**Given request**
Pull out each line of the material below that contains the word "this". Letter case matters.

**Given data**
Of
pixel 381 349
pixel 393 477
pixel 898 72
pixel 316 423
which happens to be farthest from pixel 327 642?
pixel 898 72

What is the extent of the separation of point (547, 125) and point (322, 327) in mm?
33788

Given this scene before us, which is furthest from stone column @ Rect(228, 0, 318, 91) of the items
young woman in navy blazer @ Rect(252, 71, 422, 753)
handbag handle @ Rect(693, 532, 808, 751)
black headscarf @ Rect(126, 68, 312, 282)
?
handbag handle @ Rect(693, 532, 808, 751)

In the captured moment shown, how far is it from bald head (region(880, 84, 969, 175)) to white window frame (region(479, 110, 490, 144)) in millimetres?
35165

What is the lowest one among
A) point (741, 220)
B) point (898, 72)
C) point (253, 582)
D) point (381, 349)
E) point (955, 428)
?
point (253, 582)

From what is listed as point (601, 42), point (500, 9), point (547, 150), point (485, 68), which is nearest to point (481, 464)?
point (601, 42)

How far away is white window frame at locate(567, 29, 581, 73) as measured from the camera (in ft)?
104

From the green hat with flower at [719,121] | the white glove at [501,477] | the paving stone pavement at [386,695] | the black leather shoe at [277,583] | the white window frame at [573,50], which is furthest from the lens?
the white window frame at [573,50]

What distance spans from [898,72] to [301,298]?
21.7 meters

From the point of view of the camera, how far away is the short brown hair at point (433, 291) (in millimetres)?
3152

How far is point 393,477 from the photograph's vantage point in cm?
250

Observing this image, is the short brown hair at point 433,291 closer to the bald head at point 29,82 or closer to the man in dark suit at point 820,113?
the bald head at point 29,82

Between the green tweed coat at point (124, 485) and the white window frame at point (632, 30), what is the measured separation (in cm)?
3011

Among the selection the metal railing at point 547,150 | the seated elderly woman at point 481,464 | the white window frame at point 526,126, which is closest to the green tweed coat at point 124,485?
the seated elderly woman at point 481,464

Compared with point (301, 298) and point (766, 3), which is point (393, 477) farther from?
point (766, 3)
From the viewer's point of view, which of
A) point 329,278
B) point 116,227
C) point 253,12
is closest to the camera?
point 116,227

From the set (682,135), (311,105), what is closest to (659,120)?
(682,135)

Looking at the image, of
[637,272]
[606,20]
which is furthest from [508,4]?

**Solution**
Given this scene before us, which is furthest from stone column @ Rect(228, 0, 318, 91) of the items
Observing this image, is the short brown hair at point 433,291 closer to the bald head at point 29,82 or closer to the man in dark suit at point 820,113?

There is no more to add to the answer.